From a statistical point of view, the Welsh national team appeared to be winning roughly the same number of games throughout the 1930s as the poor 1920s period, but Wales were actually improving. In the 1920s most Welsh victories were against France, then the weakest team in the Five Nations Championship; but in 1931 France were excluded from the tournament over accusations of professionalism at club level and were not readmitted until after the 1939 tournament, just before international rugby was suspended because of the Second World War. Welsh victories were now coming against the more established home nation teams. During this period, Wales won three Championships, but its greatest victory happened during the 1933 tournament when they finished last. Since its first international game in 1910, Wales had failed to beat England at Twickenham in nine attempts. Now dubbed the 'Twickenham bogey', it took the self confidence of Cardiff's Ronnie Boon to break the losing streak as he scored a try and a drop goal to take the match 7-3. The game also saw the debut of two players who would become Welsh greats, Wilf Wooller and Vivian Jenkins.

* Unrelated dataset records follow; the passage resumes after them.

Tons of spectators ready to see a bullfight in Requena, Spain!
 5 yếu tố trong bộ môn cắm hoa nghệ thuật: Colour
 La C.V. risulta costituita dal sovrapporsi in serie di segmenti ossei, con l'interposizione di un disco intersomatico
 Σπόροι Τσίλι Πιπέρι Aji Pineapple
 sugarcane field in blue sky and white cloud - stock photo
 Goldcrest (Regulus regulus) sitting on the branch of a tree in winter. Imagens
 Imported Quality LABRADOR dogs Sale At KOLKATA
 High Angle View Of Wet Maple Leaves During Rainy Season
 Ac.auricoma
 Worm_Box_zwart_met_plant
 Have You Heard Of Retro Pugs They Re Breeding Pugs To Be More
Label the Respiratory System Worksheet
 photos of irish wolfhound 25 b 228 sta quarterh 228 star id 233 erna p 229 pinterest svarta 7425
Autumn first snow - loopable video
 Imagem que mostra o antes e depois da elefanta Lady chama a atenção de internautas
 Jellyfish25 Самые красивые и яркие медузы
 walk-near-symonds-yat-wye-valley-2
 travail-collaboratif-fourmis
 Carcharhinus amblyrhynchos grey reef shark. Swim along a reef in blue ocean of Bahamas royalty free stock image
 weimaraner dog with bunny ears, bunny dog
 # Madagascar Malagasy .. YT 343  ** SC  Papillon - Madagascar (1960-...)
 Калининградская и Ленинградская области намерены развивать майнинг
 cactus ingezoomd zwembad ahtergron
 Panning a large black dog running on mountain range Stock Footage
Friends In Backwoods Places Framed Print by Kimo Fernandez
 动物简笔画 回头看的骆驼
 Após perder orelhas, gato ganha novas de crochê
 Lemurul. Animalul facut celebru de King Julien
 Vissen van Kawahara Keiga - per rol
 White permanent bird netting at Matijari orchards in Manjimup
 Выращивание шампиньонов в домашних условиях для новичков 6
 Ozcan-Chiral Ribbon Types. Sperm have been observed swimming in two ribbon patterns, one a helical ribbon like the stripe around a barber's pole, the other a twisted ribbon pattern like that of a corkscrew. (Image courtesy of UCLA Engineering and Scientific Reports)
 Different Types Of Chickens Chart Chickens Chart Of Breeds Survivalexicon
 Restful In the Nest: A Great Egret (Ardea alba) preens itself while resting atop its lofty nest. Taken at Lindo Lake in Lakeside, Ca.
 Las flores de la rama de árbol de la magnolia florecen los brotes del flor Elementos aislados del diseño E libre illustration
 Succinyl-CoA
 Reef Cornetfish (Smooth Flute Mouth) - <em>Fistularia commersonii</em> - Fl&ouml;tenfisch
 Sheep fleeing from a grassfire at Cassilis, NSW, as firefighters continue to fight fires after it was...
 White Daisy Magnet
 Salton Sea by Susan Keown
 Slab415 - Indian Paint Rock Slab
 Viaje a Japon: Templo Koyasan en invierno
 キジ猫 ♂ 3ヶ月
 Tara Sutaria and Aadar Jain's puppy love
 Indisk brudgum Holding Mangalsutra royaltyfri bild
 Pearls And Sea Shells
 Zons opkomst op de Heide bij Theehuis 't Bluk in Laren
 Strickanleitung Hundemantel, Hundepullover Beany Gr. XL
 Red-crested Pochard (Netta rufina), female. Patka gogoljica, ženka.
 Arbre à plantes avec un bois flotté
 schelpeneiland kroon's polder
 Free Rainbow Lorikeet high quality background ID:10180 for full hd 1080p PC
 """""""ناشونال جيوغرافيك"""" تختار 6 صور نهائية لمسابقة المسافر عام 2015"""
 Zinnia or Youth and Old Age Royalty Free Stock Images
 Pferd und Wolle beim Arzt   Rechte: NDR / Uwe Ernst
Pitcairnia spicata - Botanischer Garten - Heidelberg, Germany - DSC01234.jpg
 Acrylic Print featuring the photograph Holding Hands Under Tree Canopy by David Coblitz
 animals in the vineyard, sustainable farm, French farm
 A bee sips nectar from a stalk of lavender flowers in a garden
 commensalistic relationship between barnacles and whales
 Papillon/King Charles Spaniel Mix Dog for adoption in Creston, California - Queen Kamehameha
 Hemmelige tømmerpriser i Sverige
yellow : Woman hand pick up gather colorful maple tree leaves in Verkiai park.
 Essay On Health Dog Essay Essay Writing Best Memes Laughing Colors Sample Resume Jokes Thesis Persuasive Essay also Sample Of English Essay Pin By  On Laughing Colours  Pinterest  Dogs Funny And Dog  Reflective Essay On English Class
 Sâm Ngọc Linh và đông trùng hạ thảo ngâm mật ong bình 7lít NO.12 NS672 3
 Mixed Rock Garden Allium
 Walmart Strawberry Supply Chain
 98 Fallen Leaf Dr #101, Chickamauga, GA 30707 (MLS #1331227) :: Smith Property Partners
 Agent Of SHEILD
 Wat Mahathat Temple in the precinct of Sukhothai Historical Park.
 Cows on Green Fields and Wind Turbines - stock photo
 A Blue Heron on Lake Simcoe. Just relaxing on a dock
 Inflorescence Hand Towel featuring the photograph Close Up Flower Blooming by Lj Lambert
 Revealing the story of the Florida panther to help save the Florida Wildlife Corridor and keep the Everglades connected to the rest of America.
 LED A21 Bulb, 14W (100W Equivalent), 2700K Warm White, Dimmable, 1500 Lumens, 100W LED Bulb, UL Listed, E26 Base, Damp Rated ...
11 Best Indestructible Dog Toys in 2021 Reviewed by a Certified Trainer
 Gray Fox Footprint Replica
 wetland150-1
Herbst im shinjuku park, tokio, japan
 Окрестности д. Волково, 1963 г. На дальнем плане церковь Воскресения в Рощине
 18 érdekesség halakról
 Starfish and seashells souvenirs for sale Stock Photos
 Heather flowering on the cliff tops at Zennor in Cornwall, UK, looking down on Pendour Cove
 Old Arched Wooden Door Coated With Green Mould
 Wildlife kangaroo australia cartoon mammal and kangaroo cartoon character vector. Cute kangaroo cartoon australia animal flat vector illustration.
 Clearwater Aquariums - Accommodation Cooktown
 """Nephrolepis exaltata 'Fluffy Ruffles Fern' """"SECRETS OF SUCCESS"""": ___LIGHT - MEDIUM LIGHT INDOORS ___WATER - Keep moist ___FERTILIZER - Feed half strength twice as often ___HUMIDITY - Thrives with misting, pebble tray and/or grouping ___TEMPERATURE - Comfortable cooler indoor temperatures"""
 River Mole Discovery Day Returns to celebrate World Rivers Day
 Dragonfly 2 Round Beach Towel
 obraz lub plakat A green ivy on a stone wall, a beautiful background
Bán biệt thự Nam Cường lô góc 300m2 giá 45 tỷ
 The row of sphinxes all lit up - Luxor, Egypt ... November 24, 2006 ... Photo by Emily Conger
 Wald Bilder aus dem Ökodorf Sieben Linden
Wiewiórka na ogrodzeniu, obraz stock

Wales played host to two touring Southern Hemisphere teams in the 1930s, first came Bennie Osler's South Africa followed by Jack Manchester's All Blacks. The South Africans were rampant in Wales, winning the test match and all six club matches, though gained few supporters due to the kicking tactics Osler employed. The New Zealander's received a better welcome, and after the previous tour where the tourist went unbeaten the Welsh press were hoping for a return of the spirit that won the first encounter in 1905. Before the match with Wales, New Zealand were to face eight club teams over six games. After winning the opening three English county matches and then beating a joint Abertillery and Cross Keys the All Blacks were showing the same form shown in their first two tours, but then stumbled against Swansea. Swansea were not in a period of particular growth and the only two players showing any flair were Wales Schoolboy players Willie Davies and Haydn Tanner. During the game Merv Corner could not contain the attacking bursts from Tanner, the New Zealand flankers were drawn in which in turned allowed Davies the freedom to run which Claude Davey finished off with two tries. Jack Manchester's response to the Swansea win was to ask the New Zealand press "Tell them we have been beaten, but don't tell them it was by a pair of schoolboys". This win gave Swansea the honour of being the first club team to have beaten all three major Southern Hemisphere touring teams. The All Blacks were unbeaten in the next twenty matches, but lost to Wales in a classic game which Wales managed to win in the last ten minutes of the game after the Welsh hooker, Don Tarr, was stretchered off with a broken neck.

===Post-war resurgence, halcyon 1950s and the changes of the 1960s===

Schoolchildren from Lewis School, Pengam compete at a lineout in 1951 (left) and a Rugby themed dance at Whitchurch Rugby Club in 1952 (right).

The post-war years saw strong club teams emerge, but it wasn't until the 1950s that a true blend of players could be produced to translate club success into international victories. The coming of television saw an upsurge in popularity for the national team, but a decline in club support. Success was gained in the Five Nations Championship, Wales supplied many players to the ranks of the British Lions and New Zealand was beaten for the last time that century.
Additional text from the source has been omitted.